Tú no eres la enfermedad

Diario de una hipotiroidea

Me viene un recuerdo a mi cabeza… Sentada en la cama frente al espejo, lloraba en silencio, despacio, para que mi marido que estaba en la sala no pudiese oírme.

Vestida con una camiseta azul y el pelo recogido hacia atrás… Observaba con tristeza mis manos, mi panza, las piernas regordetas… las líneas de mi cara…¿Quién era? ¿Quién era esa persona que estaba frente a mí? Intentaba encontrar algo, pequeño, tal vez insignificante detrás de ese cuerpo cansado y dolorido que me recordará a mi misma. Pero no, no había nada. ¿Eso era posible? ¿Hasta los gestos de alegría había perdido?…  

Hubo un momento, que guardo como un tesoro. Esos instantes de tu vida que te empujan a seguir cuando parece que tocas fondo, o a disfrutar aún más cuando todo sonríe.

En una oportunidad, mi esposo me descubrió mientras yo lloraba en silencio… Se acercó, me abrazó, me miró a los ojos y me dijo: “Tú no eres la enfermedad. Qué eso no se te olvide! Yo sé quién eres: eres maravillosa y volverás a recuperarte.”

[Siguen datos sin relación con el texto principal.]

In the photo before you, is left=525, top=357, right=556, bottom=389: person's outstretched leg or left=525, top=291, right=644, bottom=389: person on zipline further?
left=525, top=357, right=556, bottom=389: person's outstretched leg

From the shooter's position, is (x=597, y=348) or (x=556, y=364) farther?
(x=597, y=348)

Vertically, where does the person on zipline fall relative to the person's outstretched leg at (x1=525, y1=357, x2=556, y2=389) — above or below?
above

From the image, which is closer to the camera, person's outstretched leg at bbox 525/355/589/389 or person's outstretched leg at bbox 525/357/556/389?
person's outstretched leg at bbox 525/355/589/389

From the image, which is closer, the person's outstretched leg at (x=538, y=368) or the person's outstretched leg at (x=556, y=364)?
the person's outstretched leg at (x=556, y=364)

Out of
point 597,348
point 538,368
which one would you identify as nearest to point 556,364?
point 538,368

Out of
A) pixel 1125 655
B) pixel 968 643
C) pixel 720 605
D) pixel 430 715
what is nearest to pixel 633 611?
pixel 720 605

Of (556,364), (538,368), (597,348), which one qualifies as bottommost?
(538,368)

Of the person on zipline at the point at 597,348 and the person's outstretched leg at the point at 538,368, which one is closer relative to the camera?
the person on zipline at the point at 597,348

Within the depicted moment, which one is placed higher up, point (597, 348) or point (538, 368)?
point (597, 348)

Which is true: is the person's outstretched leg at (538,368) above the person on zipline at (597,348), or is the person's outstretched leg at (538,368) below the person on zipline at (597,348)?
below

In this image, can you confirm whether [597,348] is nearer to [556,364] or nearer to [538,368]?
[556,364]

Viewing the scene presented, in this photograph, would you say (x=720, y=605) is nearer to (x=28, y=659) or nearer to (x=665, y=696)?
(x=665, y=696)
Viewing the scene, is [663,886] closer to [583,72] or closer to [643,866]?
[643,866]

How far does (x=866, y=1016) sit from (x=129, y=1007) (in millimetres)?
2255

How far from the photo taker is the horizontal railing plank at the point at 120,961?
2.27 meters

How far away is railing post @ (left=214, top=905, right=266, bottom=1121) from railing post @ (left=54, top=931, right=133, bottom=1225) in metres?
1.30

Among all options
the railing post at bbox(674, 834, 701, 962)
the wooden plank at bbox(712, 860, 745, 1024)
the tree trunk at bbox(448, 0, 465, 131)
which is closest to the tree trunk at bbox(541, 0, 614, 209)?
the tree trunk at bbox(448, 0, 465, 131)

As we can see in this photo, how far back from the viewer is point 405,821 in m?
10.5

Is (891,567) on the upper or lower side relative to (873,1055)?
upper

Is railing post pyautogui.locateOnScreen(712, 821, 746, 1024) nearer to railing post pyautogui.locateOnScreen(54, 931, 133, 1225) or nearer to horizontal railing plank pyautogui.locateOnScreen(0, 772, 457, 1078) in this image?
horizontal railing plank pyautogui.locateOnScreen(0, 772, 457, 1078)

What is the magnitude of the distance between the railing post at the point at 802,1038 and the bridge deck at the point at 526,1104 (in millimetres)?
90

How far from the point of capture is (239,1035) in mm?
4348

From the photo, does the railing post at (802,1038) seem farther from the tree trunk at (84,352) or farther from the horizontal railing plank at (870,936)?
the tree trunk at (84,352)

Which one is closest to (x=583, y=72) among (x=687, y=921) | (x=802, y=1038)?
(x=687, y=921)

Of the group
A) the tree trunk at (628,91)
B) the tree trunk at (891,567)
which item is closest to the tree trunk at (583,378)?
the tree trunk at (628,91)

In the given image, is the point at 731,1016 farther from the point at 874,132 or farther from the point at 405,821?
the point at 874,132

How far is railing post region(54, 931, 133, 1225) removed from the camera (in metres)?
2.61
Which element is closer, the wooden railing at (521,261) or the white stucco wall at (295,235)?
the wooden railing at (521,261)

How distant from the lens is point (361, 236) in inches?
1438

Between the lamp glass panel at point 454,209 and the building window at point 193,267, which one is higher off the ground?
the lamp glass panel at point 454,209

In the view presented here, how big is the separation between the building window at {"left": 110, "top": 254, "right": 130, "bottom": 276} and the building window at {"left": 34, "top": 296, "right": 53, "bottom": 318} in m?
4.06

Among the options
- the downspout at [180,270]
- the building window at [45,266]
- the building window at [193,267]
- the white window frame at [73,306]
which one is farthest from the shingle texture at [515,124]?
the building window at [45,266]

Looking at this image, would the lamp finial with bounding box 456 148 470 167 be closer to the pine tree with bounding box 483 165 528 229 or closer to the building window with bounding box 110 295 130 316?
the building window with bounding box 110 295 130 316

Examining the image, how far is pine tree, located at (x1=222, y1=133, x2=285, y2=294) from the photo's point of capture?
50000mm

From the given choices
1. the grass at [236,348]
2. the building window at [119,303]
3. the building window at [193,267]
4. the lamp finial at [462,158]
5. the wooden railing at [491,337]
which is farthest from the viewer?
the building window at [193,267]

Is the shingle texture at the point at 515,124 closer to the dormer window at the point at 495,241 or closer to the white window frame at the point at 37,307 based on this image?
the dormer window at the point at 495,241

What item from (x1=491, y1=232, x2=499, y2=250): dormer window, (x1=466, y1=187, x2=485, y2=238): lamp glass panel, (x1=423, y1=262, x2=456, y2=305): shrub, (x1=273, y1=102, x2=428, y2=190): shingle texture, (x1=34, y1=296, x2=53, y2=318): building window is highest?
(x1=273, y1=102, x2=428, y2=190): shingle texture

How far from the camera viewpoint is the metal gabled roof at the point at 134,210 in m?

Esa frase me acompañó mientras me fui recuperando, hasta hoy cuando ya puedo verme al espejo y sonreír. Eso es lo que quiero regalarles!

FELIZ AÑO 2014!!!!

Os quiero!!!

Emma

Cuando te quedas en blanco

Hoy recordaba una clase de alemán, la primera y la última que tomé. Estábamos, mi marido y yo, varados en Buenos Aires cuando decidimos apuntarnos al Goethe Institut, yo por aburrimiento, él porque es un apasionado de los idiomas. Las vacaciones se habían vuelto una pesadilla, una especie de espiral donde sólo veíamos médicos y más médicos, sin ninguna respuesta clara…

Con la cara hinchada por una explosión alérgica -que más tarde resultó ser una de las primeras señales de un hipotiroidismo agudo- y el cuerpo empujado por el poco aliento que tenía llegué a la clase. Me acomodé en un rincón y me presenté. Éramos unos diez alumnos en total. Tomé aliento e intenté escuchar con la mayor atención posible, pero de pronto me di cuenta que las palabras de la profesora se quedaban afuera de mi cabeza. Y lo gracioso es que hablaba en castellano. Escuchaba el sonido pero por alguna razón no podía comprender con exactitud lo que decía. Me empecé a poner nerviosa. Sentía calor, mucho calor en todo el cuerpo. Lo peor vino cuando empezaron las primeras palabras en alemán, sencillas, muy sencillas como para un niño de prescolar. Nos hacía repetir en voz alta lo que había escrito en la pizarra. Para ese momento yo ya no veía muy bien las letras, llegaban a mí lejanas y borrosas. En realidad, percibía  el aula, y todo en ella, de manera extraña. Me sentí agotada y confusa. En ese momento repartió unas hojas de ejercicios para completar en parejas. No pude responder ni una sola de las preguntas. Cada vez que buscaba las palabras en mi mente no estaban, había como un vacío, un completo y profundo vacío. Simplemente no había nada allí. Podía ver el rostro sorprendido de la otra persona esperando una respuesta, al mismo tiempo que sentía mi esfuerzo inútil en buscarla. Sólo le devolvía silencio. Un silencio envuelto en angustia y vergüenza. No entendía porqué me estaba pasando eso.

No pude salir al descanso, estaba agotada. Me quedé sentada y en silencio, con mi marido a mi lado. La profesora se acercó para preguntarme qué estaba pasando. Le dije que estaba enferma pero que no sabía qué tenía.

Esa fue mi primera y última clase de alemán. Lamentablemente, no fue esa la única vez que me quedé en blanco, fueron muchas, demasiadas, al punto tal que tuve que dejar de trabajar. Incluso me di cuenta que había olvidado muchas cosas de mi pasado. Como si nunca hubieran sucedido. Eso lo noté con el tiempo y después de haber encontrado un buen tratamiento, entonces empecé a recuperar la concentración y también parte de mi memoria. Todavía estoy en ese proceso.